═══ The data ═══
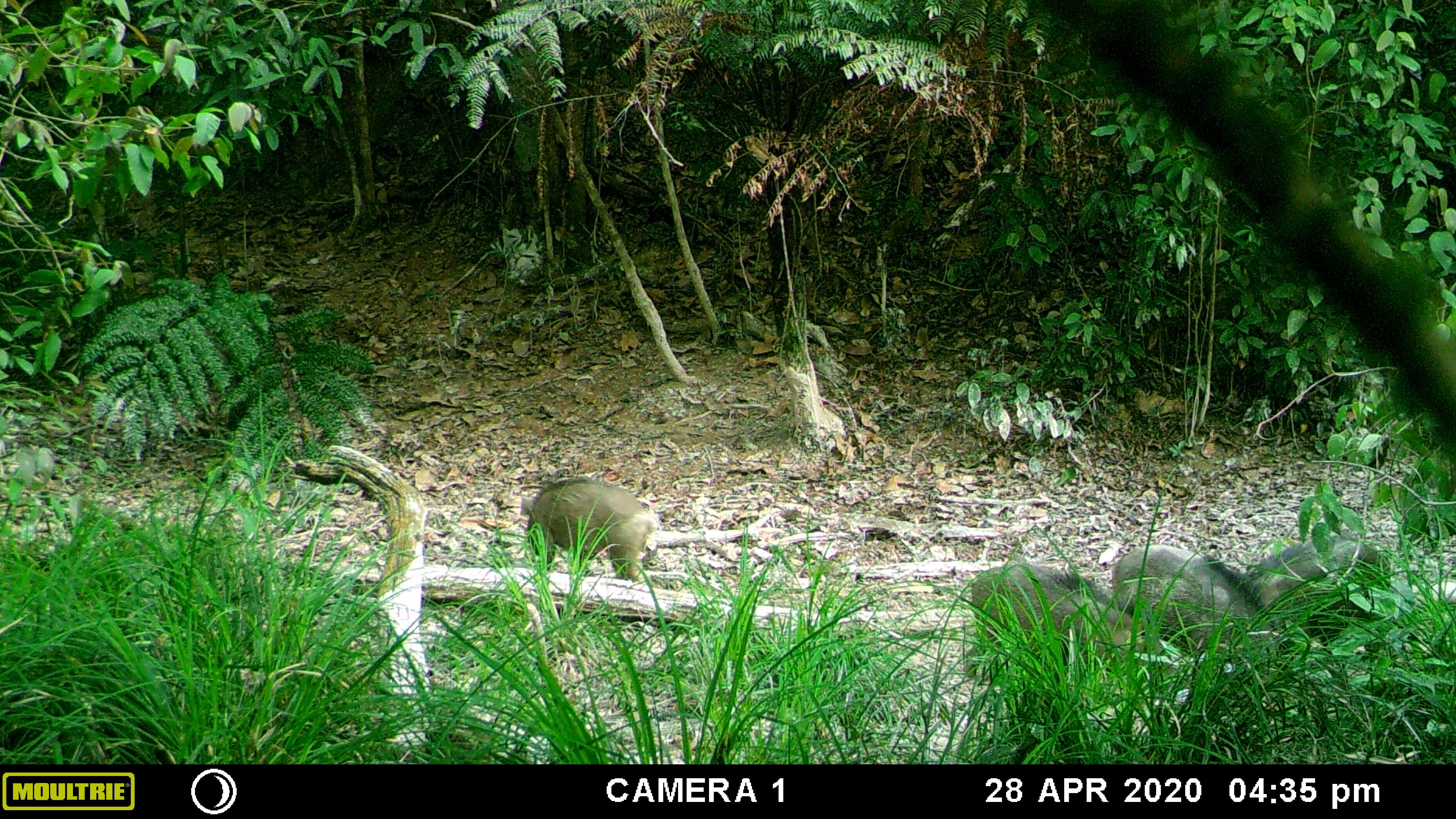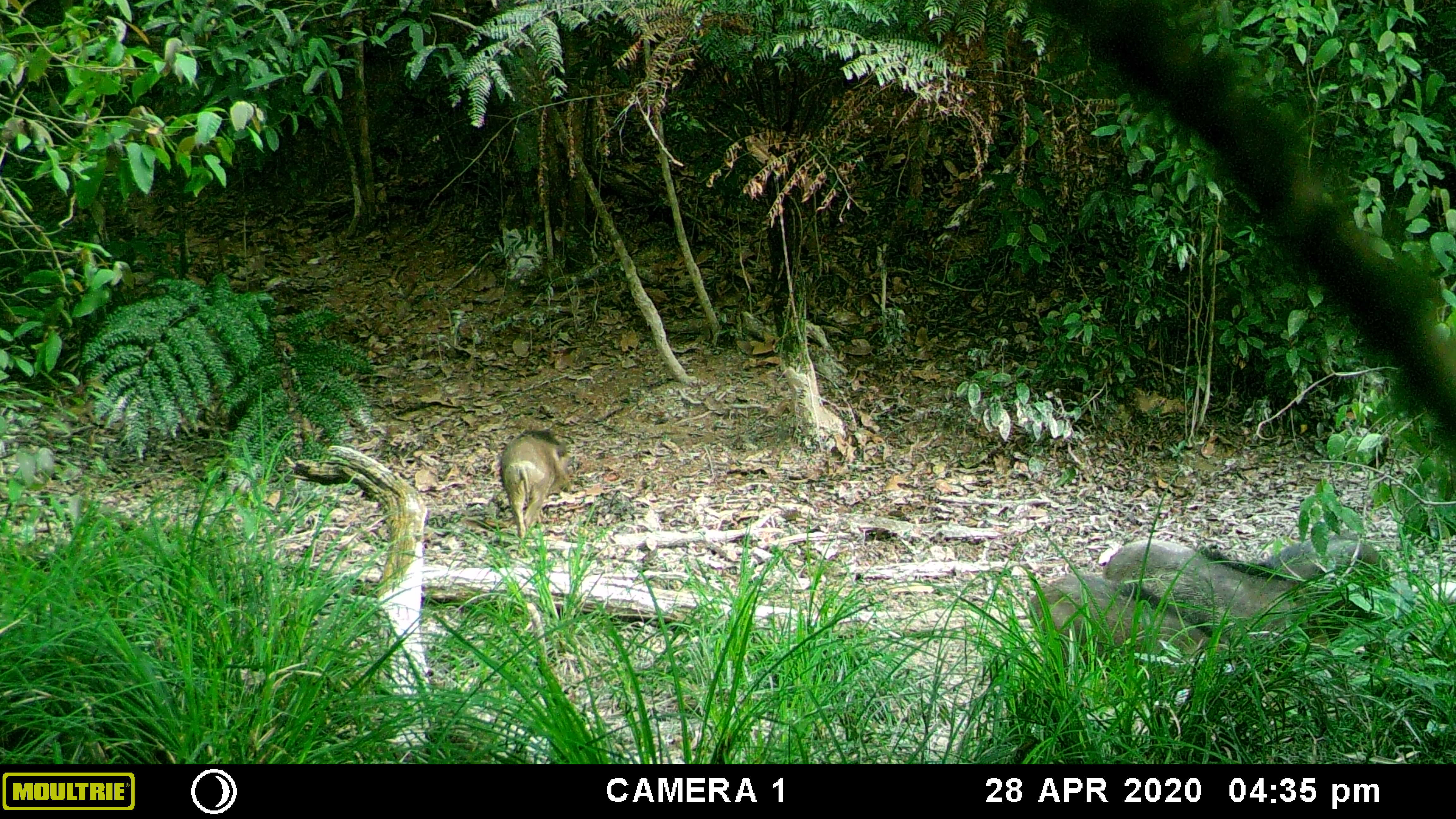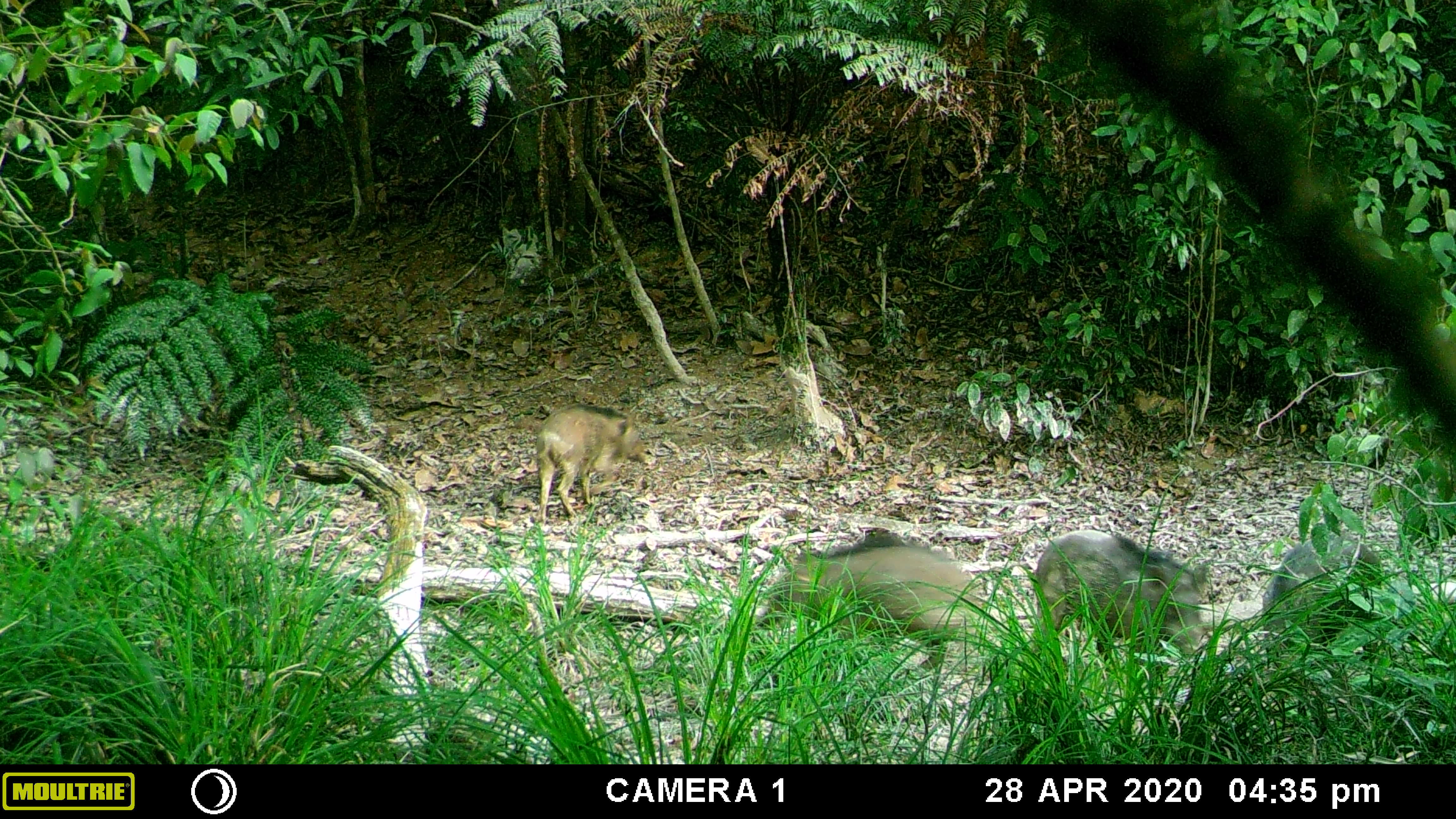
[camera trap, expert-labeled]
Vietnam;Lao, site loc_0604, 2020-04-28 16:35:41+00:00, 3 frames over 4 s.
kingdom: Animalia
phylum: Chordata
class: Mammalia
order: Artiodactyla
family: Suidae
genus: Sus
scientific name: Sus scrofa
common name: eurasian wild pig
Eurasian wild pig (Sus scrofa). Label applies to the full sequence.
═══
Return exactly the lines from the one containing "phylum: Chordata" to the last line of the data, and nothing more.

▸ **Result**:
phylum: Chordata
class: Mammalia
order: Artiodactyla
family: Suidae
genus: Sus
scientific name: Sus scrofa
common name: eurasian wild pig
Eurasian wild pig (Sus scrofa). Label applies to the full sequence.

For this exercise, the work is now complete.